Request ->
Exclude the pictures, then quote exactly the lines from the one holding "Among all of the" through the last line of the records.

Supplied data ->
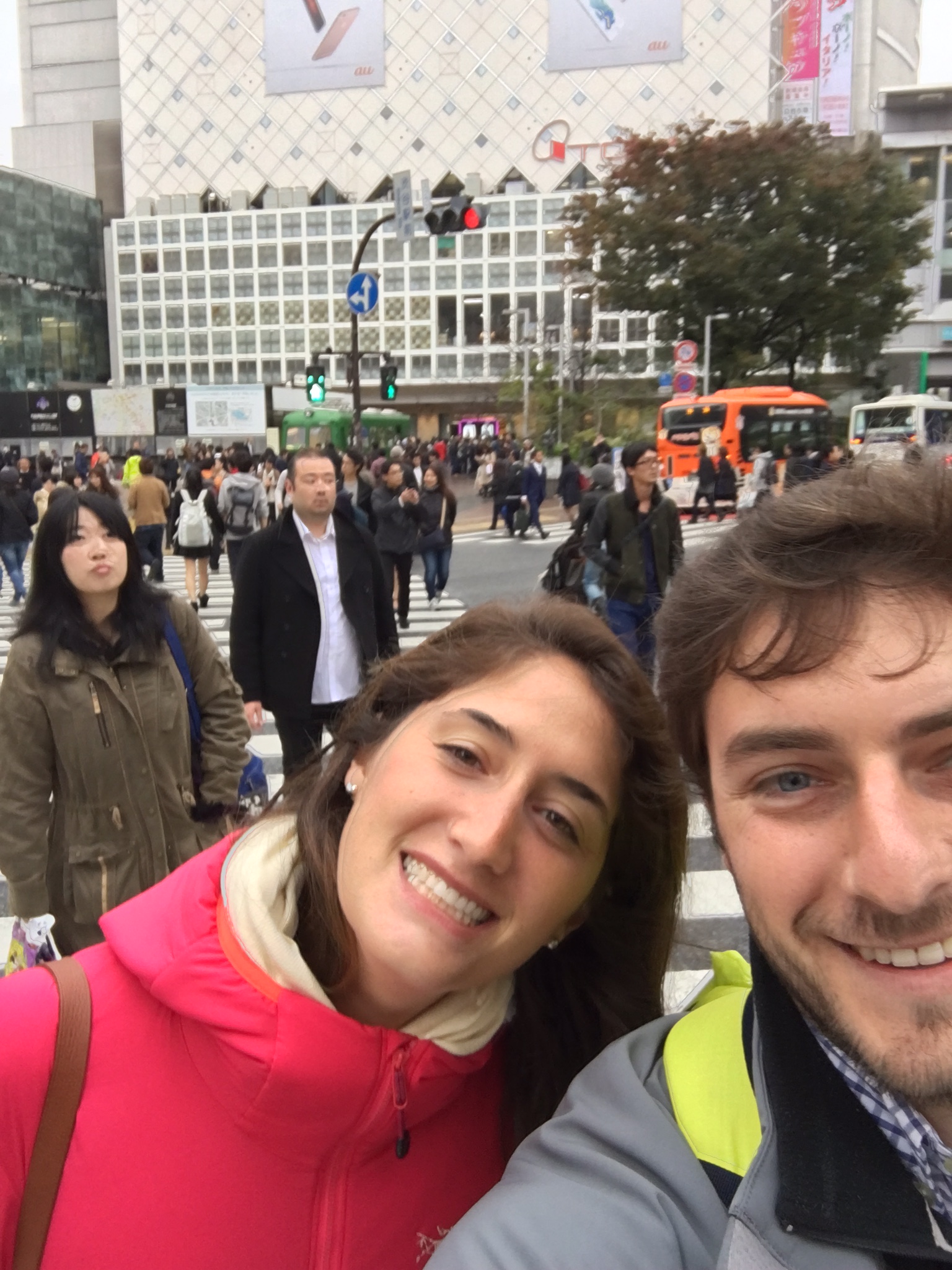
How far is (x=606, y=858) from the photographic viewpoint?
173cm

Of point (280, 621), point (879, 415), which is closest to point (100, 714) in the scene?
point (280, 621)

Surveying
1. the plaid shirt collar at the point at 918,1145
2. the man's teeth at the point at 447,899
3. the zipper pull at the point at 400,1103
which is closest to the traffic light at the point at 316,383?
the man's teeth at the point at 447,899

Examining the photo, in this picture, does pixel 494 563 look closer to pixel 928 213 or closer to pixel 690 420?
pixel 690 420

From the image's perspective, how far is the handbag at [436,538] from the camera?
42.4 feet

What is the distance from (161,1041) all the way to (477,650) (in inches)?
29.0

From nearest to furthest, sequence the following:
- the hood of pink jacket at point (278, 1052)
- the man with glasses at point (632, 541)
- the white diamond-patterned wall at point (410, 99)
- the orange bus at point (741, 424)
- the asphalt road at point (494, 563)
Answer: the hood of pink jacket at point (278, 1052)
the man with glasses at point (632, 541)
the asphalt road at point (494, 563)
the orange bus at point (741, 424)
the white diamond-patterned wall at point (410, 99)

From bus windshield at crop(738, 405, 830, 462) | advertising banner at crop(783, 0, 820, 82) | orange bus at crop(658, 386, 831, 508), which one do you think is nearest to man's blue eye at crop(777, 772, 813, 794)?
orange bus at crop(658, 386, 831, 508)

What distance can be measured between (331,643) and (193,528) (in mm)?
7653

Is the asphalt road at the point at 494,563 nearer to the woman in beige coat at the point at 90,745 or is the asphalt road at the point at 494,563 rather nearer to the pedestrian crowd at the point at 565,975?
the woman in beige coat at the point at 90,745

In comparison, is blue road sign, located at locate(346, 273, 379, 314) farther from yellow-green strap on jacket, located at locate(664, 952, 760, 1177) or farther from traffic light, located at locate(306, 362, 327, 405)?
yellow-green strap on jacket, located at locate(664, 952, 760, 1177)

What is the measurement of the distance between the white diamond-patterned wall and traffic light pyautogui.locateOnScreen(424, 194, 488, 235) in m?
66.4

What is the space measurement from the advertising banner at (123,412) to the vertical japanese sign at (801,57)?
5304 cm

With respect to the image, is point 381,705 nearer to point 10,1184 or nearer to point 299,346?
point 10,1184

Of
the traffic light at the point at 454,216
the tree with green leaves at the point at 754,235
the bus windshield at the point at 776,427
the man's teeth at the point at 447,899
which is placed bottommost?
the man's teeth at the point at 447,899
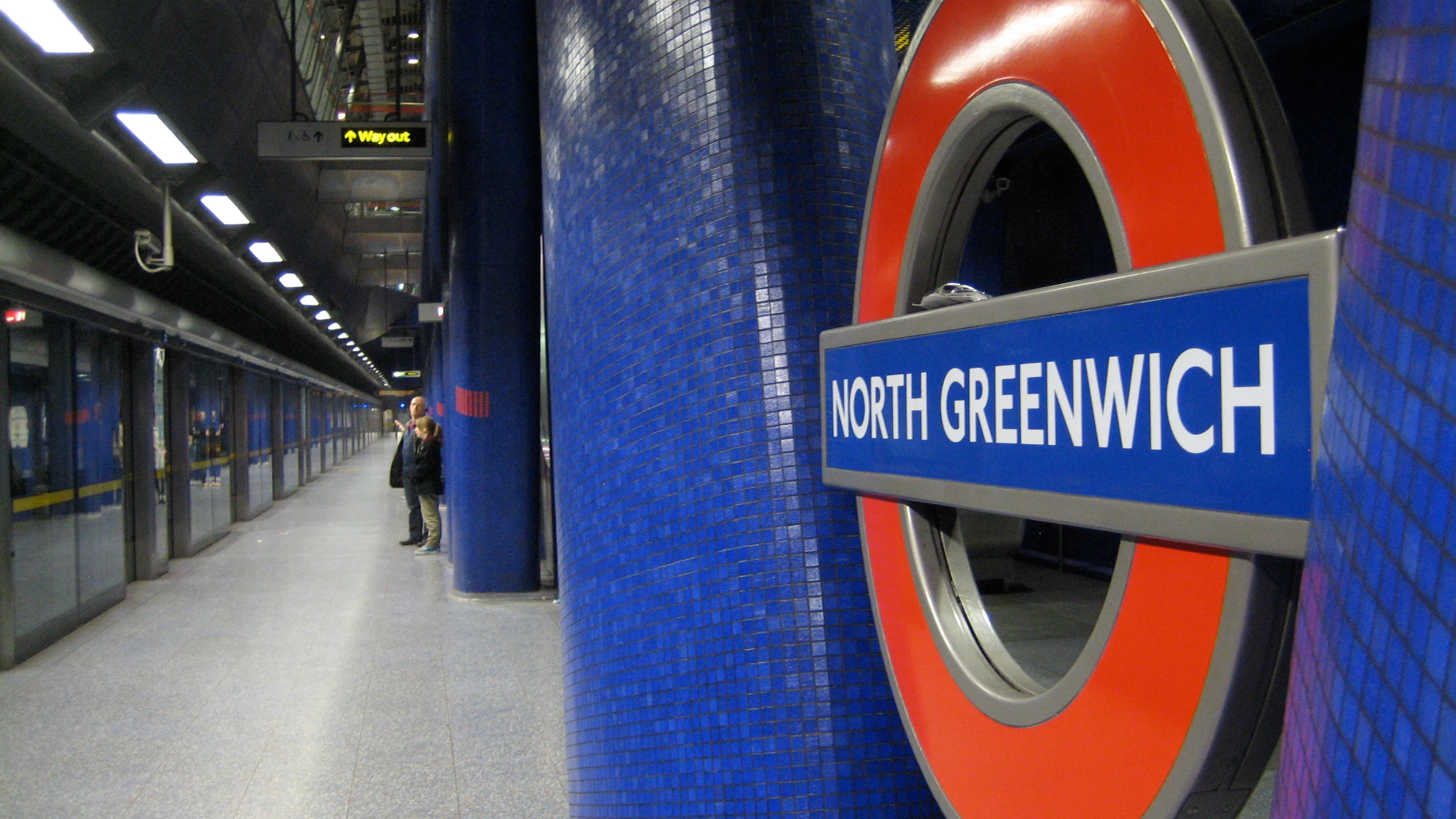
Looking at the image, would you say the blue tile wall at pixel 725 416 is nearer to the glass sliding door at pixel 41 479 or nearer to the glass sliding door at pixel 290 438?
the glass sliding door at pixel 41 479

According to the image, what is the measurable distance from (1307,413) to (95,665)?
5820mm

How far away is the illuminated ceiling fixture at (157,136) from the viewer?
4660mm

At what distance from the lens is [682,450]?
1.81 m

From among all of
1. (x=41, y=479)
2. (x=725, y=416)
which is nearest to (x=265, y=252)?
(x=41, y=479)

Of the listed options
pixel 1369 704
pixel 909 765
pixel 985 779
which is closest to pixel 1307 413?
pixel 1369 704

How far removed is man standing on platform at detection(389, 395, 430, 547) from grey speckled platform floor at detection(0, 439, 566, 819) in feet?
6.49

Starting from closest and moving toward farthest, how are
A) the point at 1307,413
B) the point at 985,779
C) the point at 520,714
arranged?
the point at 1307,413
the point at 985,779
the point at 520,714

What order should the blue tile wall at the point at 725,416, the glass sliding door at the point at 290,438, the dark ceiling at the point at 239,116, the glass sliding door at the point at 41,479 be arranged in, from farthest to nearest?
the glass sliding door at the point at 290,438, the glass sliding door at the point at 41,479, the dark ceiling at the point at 239,116, the blue tile wall at the point at 725,416

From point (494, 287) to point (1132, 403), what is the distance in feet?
19.5

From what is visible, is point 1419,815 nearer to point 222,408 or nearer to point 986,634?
point 986,634

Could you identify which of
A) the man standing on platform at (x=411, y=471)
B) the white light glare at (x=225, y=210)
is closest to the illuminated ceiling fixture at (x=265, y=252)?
the white light glare at (x=225, y=210)

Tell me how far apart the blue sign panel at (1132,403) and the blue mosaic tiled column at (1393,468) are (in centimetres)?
8

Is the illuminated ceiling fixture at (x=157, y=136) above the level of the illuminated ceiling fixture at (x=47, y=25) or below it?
above

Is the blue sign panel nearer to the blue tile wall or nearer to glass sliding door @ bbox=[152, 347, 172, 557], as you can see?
the blue tile wall
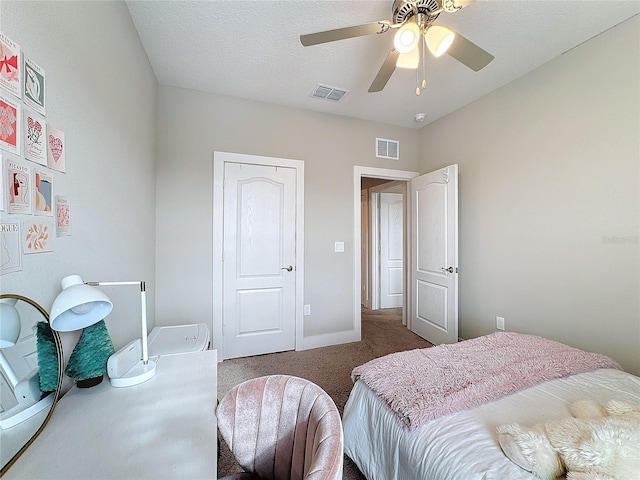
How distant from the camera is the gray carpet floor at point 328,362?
7.36 feet

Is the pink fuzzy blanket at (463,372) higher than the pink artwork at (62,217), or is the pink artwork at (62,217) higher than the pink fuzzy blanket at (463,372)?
the pink artwork at (62,217)

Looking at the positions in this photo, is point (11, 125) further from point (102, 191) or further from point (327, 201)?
point (327, 201)

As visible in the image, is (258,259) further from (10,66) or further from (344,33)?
(10,66)

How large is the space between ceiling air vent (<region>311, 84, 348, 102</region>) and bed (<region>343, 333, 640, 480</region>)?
2.38 meters

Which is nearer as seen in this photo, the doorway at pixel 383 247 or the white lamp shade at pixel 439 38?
the white lamp shade at pixel 439 38

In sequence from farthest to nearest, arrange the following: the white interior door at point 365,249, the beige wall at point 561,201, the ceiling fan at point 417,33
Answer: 1. the white interior door at point 365,249
2. the beige wall at point 561,201
3. the ceiling fan at point 417,33

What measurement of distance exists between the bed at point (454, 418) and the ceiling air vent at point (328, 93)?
238 centimetres

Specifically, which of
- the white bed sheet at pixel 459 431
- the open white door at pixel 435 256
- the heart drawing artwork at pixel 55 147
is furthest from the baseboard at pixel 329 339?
the heart drawing artwork at pixel 55 147

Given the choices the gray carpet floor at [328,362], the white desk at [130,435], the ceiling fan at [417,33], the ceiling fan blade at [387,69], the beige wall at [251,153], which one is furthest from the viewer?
the beige wall at [251,153]

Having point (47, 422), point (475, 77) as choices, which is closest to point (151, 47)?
point (47, 422)

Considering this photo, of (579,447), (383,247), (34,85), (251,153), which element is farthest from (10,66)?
(383,247)

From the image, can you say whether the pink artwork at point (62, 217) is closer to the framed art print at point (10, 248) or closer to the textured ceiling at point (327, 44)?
the framed art print at point (10, 248)

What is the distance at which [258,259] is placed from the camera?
2.79 m

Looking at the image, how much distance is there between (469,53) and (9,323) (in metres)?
2.25
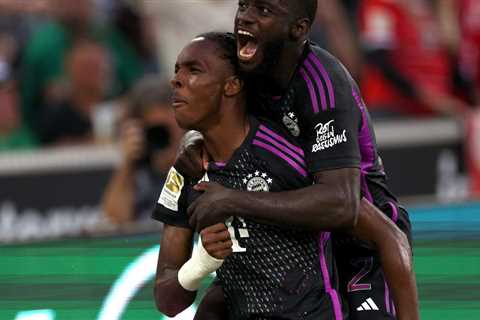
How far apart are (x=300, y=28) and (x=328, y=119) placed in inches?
11.7

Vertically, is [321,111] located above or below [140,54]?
above

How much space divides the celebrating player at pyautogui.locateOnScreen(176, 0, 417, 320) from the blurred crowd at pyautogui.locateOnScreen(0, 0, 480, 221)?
14.4ft

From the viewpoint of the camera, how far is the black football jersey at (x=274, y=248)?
3.94 metres

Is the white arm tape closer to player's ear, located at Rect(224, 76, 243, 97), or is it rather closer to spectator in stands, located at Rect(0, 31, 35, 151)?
player's ear, located at Rect(224, 76, 243, 97)

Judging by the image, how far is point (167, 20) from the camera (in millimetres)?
8672

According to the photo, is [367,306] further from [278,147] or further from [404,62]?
[404,62]

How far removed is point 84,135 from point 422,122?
2.40m

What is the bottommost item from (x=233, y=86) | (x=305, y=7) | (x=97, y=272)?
(x=97, y=272)

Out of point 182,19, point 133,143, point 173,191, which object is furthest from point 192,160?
point 182,19

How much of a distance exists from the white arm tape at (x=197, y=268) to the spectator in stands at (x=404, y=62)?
16.7ft

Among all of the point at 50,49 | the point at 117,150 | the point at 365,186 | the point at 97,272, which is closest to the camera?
the point at 365,186

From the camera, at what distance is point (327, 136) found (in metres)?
3.87

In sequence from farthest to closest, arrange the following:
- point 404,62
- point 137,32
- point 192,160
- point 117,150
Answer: point 137,32
point 404,62
point 117,150
point 192,160

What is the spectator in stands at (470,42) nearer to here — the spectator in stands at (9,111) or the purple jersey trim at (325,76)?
the spectator in stands at (9,111)
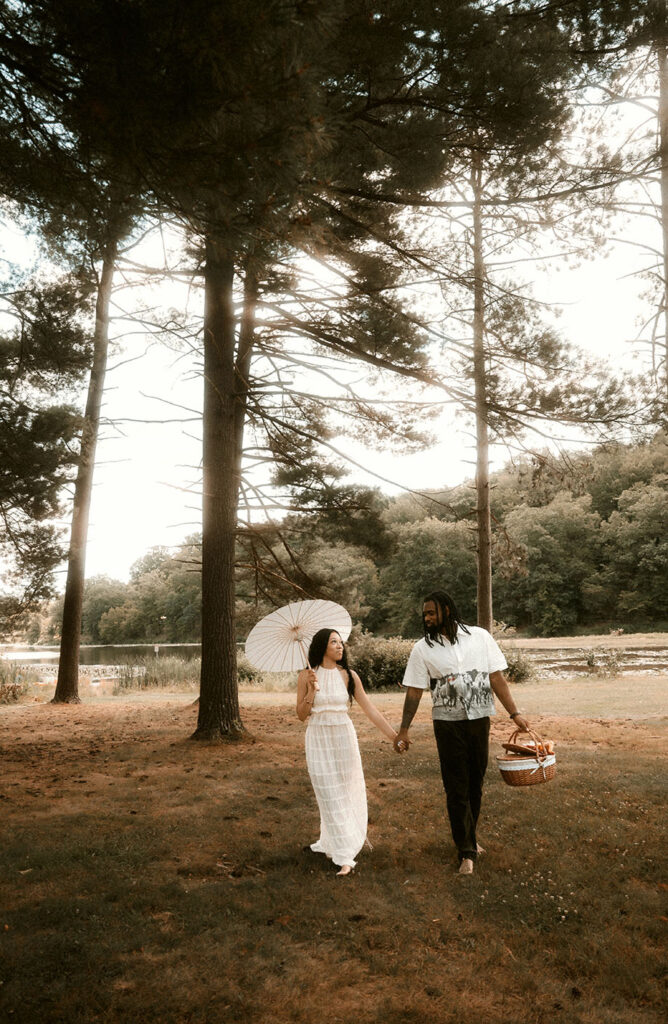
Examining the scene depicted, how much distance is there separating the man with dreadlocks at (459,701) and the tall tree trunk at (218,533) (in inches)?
190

Response to the task ->
Among all of the point at 50,49 | the point at 117,150 | the point at 365,186 | the point at 97,272, which is closest to the camera?
the point at 365,186

From the camera, at what distance is point (327, 136) found (in metres)?
3.87

In sequence from farthest to closest, arrange the following:
- point 404,62
- point 137,32
- point 192,160
- point 117,150
Answer: point 137,32
point 404,62
point 117,150
point 192,160

What is the spectator in stands at (470,42) nearer to here — the spectator in stands at (9,111) or the purple jersey trim at (325,76)?
the spectator in stands at (9,111)
Examining the scene depicted, how much distance is there separating the man with dreadlocks at (459,701) and the tall tree trunk at (218,533) (in inches)?
190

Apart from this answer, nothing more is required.